What to do: Give everything from the line containing "At what distance" down to the end of the items as a JSON list of strings, one string per line, with blank lines left out.

Record set:
* * *

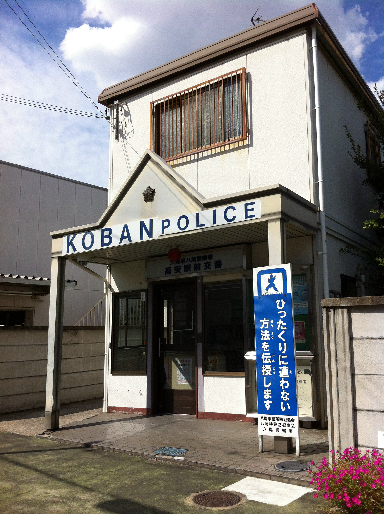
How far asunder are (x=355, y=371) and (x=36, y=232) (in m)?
15.3

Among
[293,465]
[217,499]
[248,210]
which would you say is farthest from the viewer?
[248,210]

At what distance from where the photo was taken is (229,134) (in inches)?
400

* * *

Output of the exercise:
[
  "At what distance from where the photo was taken is (229,134) (in inches)?",
  "400"
]